Pubmed link : http://www.ncbi.nlm.nih.gov/pubmed/1528115?dopt=abstract

Order it from your library today!

Fraser Moss
Fraser Moss's picture
Furthermore, if you use

Furthermore, if you use pClamp, it has a built in piece of software "JPCalc" that will give a best estimate of your LJP in your experiment if you give it all the parameters you will be using.

For a reference see J Neurosci Methods (1994) 51: 107-16.

Pubmed reference page

For the stand alone JPCalc program go here
http://web.med.unsw.edu.au/phbsoft/research_jpcalc.htm

lazy
lazy's picture
I am considering 3 junction

I am considering 3 junction potentials:

(1) Junction potential between reference electrode and bath solution
(2) Ag/AgCl wire in the pipette and pipette solution
(3) liquid junction potential between pipette and bath solutions

In whole cell configuration, LJP will be disappeared.

Prior to patch process, I offset the potentials of (1) and (2), but not LJP (3), since it will disappear.

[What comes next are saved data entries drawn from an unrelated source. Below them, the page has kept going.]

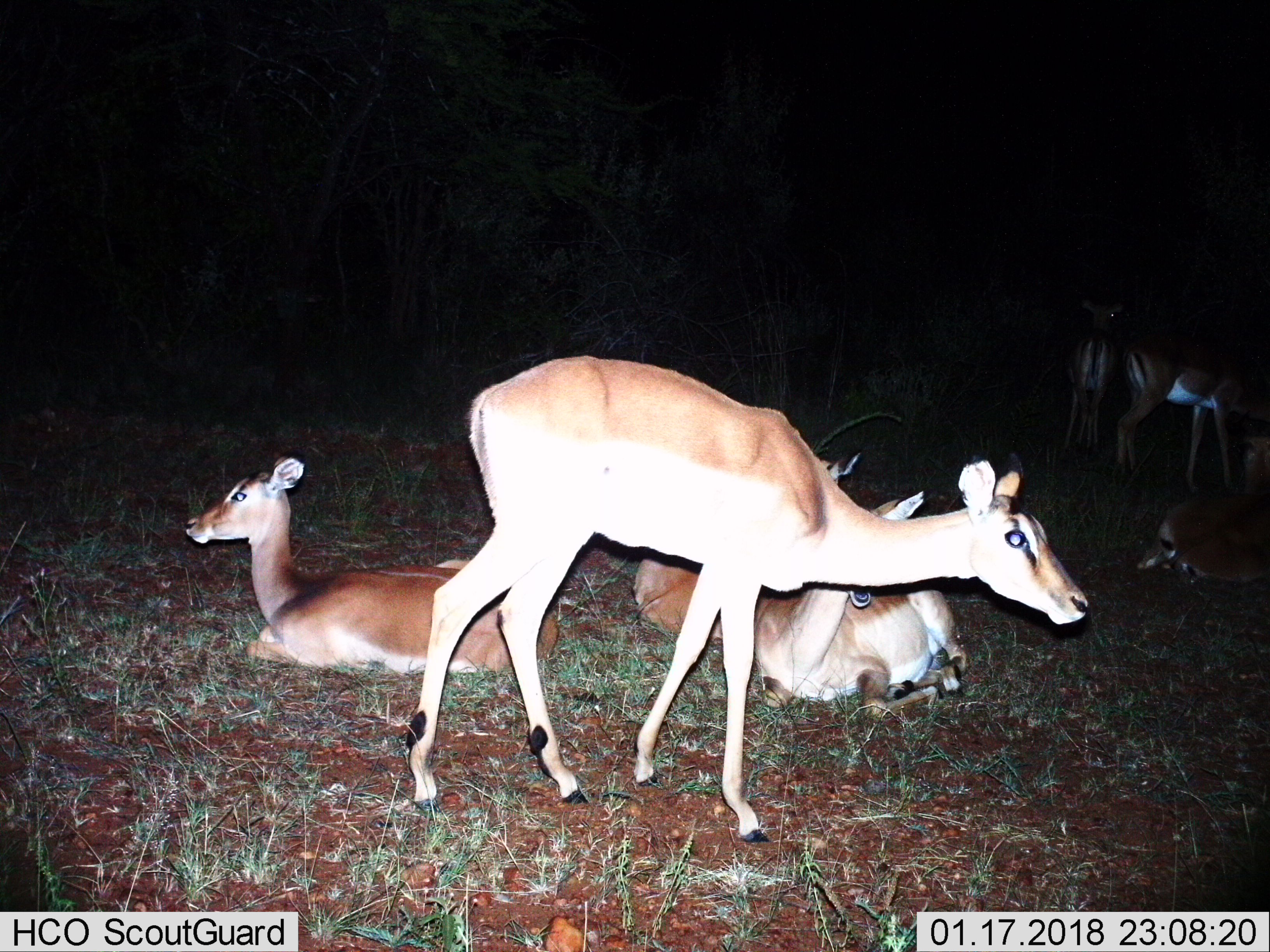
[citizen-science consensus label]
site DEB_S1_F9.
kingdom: Animalia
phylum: Chordata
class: Mammalia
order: Artiodactyla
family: Bovidae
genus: Aepyceros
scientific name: Aepyceros melampus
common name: impala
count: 7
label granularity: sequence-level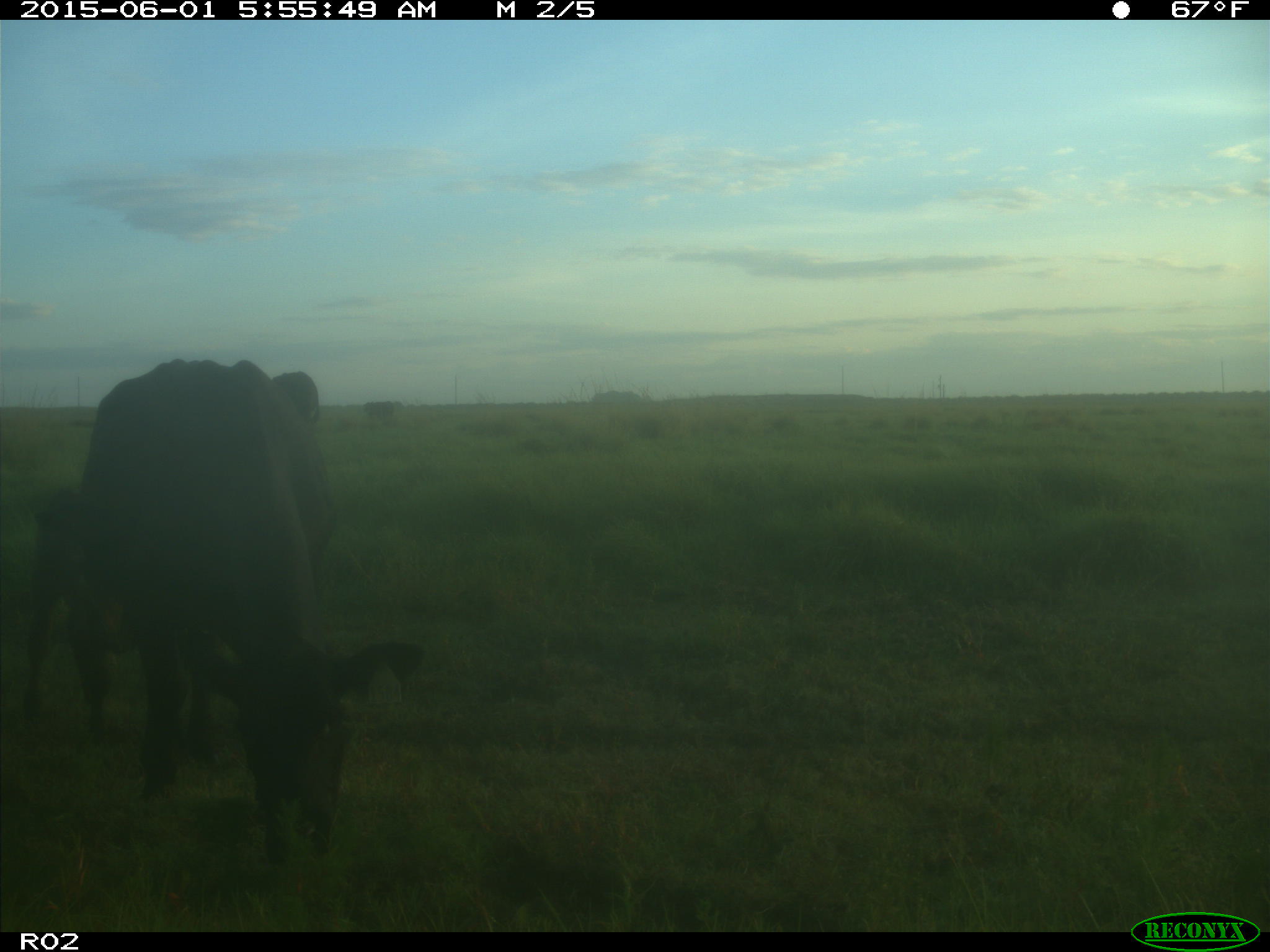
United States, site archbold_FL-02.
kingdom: Animalia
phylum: Chordata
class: Mammalia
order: Artiodactyla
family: Bovidae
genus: Bos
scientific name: Bos taurus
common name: domestic cow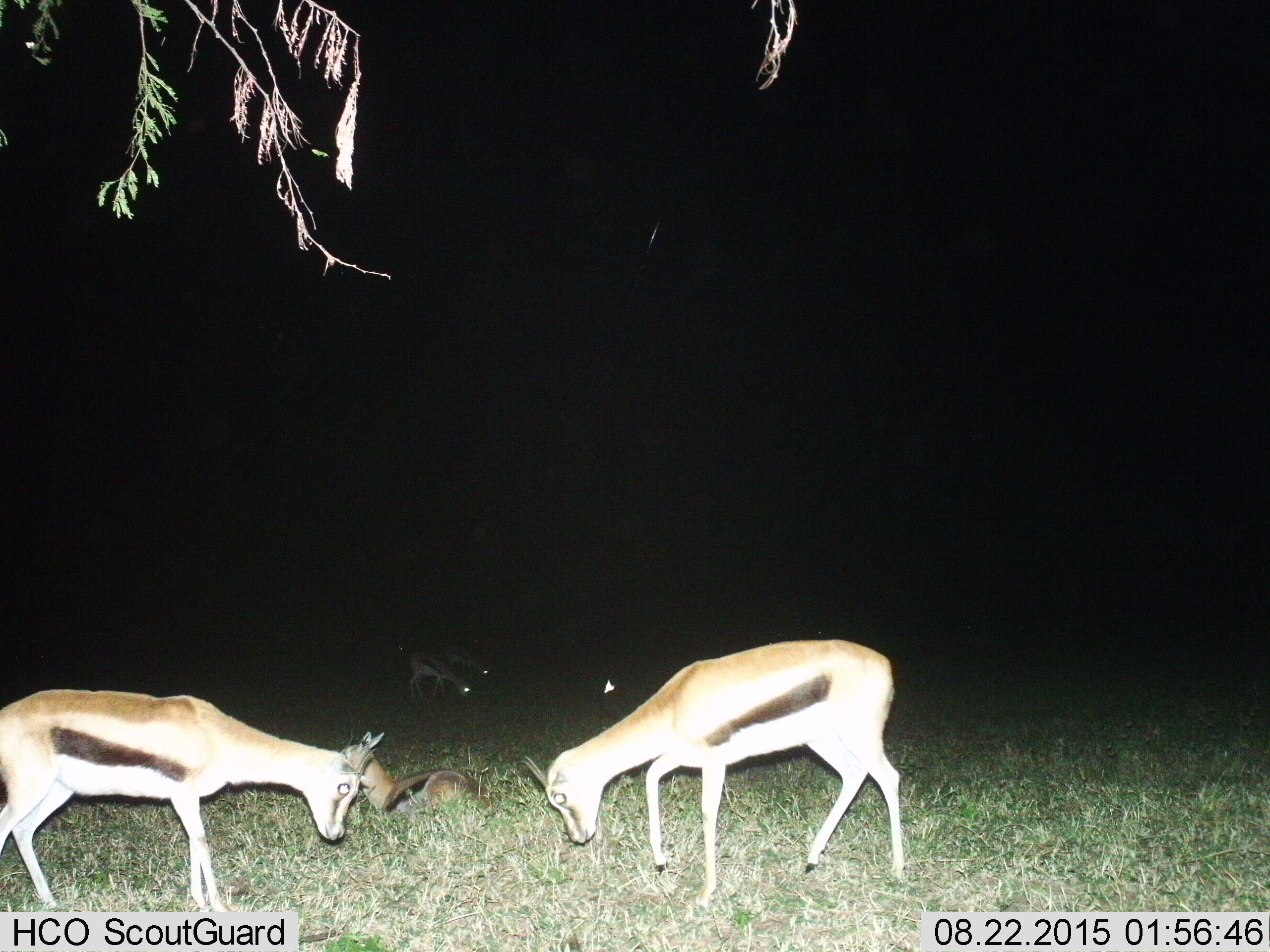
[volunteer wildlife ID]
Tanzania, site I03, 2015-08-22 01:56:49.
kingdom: Animalia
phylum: Chordata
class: Mammalia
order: Artiodactyla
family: Bovidae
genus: Eudorcas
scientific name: Eudorcas thomsonii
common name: thomson's gazelle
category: gazellethomsons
Gazellethomsons (thomson's gazelle) (Eudorcas thomsonii), count 5. Behavior (volunteer vote fractions): standing 30%, resting 70%, moving 20%, interacting 70%. Young present (vote fraction): 30%. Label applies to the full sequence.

For that, I give the value of the LJP calculated to the software.

Fraser Moss
Fraser Moss's picture
Personally I always apply the

Personally I always apply the correction before. But I am 100% a voltage rather than current clamper.

Most amplifiers have separate controls for the offset and Vhold, so you can adjust the offset for zero current during the reference set up while Vhold is active and set to -Vlj (negative liquid junction potential).

this will anticipate the potential that will be seen by the patch after seal formation.

Vhold readings are then interpreted as -Vm for inside-out and Cell-attached patches or as +Vm for outside-out or whole-cell.